>> Begin
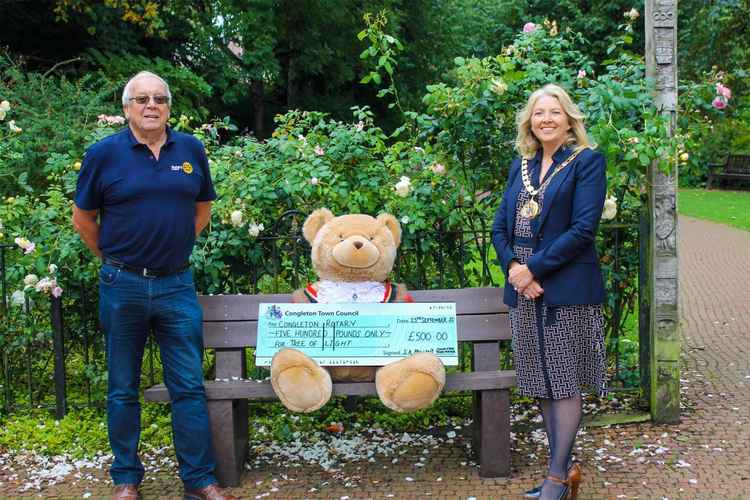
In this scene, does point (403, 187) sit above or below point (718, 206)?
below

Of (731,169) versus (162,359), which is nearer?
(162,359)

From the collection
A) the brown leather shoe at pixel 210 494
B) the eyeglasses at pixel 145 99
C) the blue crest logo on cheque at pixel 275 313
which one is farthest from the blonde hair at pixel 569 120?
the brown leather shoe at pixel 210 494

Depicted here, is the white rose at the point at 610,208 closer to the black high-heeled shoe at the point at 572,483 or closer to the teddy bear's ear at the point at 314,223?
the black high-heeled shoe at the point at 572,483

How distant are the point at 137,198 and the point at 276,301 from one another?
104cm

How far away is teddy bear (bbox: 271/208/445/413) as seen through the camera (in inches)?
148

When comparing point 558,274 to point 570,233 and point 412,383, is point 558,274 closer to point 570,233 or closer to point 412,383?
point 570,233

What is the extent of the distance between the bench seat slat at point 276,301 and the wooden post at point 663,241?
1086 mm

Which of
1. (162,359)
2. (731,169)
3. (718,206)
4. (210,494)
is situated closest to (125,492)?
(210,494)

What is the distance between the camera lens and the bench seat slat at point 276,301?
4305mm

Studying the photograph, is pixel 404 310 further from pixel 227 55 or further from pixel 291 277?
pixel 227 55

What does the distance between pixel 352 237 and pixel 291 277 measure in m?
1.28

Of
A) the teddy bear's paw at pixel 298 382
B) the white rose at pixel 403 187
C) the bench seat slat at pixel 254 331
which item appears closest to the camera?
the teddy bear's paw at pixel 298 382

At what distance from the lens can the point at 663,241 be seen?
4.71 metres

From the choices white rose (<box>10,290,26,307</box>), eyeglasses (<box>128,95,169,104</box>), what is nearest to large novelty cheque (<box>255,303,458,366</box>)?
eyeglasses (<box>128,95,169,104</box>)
>> End
>> Begin
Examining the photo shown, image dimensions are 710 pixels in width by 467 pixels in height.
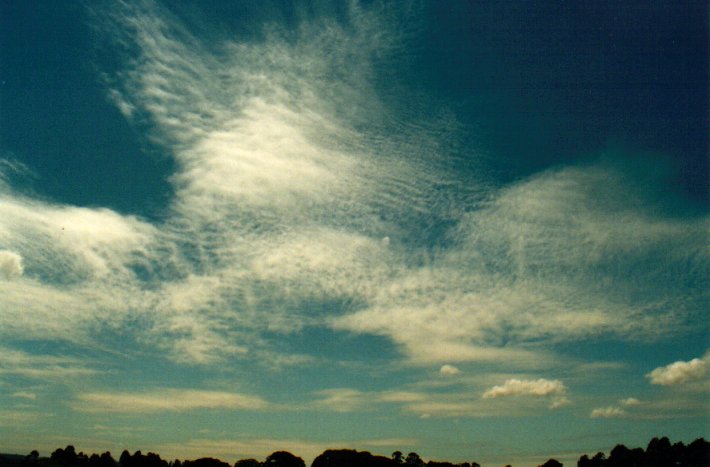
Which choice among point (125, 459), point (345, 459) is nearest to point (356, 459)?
>> End
>> Begin
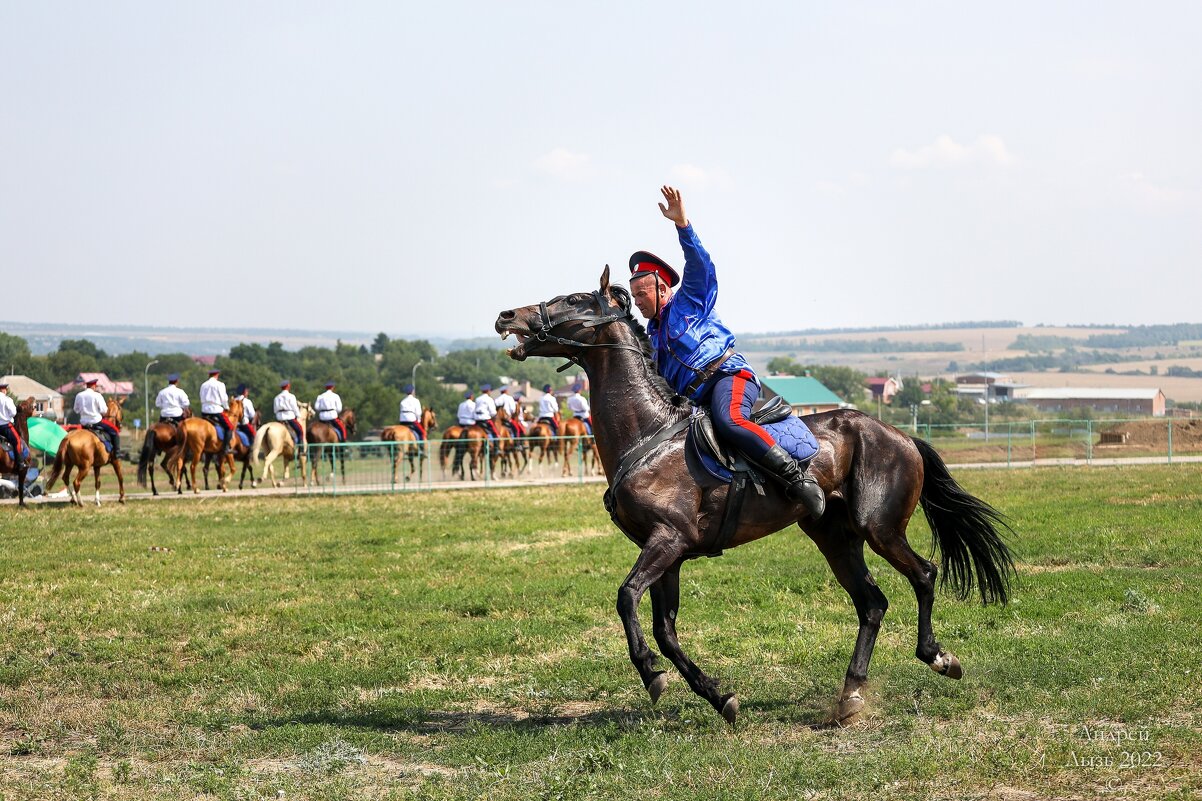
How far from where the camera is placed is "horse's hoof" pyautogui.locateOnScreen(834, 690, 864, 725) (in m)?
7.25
>> End
_Aim of the exercise_
Reproduce the lines starting at the one that contains "In this scene, does" and ending at the one that contains "4.71 metres", putting "bench plank" in place of each occurrence of "bench seat slat" and leaving all else unchanged.

_Completed task_
In this scene, does point (403, 187) sit above or below point (718, 206)?
below

Of (731,169) versus (162,359), which is nearer?
(162,359)

From the collection
A) the brown leather shoe at pixel 210 494
B) the eyeglasses at pixel 145 99
C) the blue crest logo on cheque at pixel 275 313
which one is farthest from the blonde hair at pixel 569 120?
the brown leather shoe at pixel 210 494

Depicted here, is the white rose at the point at 610,208 closer to the black high-heeled shoe at the point at 572,483 or closer to the teddy bear's ear at the point at 314,223?
the black high-heeled shoe at the point at 572,483

How distant are the point at 137,198 and the point at 276,301 from one another?
104cm

How far away is teddy bear (bbox: 271/208/445/413) as seen through the camera (in inches)?
148

When comparing point 558,274 to point 570,233 and point 412,383, is point 558,274 closer to point 570,233 or closer to point 412,383?
point 570,233

What is the extent of the distance between the bench plank at point 276,301 and the wooden post at point 663,241?
1086 mm

Which of
1. (162,359)
2. (731,169)
3. (718,206)
4. (210,494)
is situated closest to (125,492)?
(210,494)

What is the distance between the camera lens and the bench plank at point 276,301?
4305mm

Studying the photograph, is pixel 404 310 further from pixel 227 55 or further from pixel 291 277?
pixel 227 55

What does the distance between pixel 352 237 and pixel 291 277 measure in m?
1.28

Of
A) the teddy bear's paw at pixel 298 382
B) the white rose at pixel 403 187
C) the bench plank at pixel 254 331
which item appears closest to the camera?
the teddy bear's paw at pixel 298 382

At what distance from the lens can the point at 663,241 be seen?
4.71 metres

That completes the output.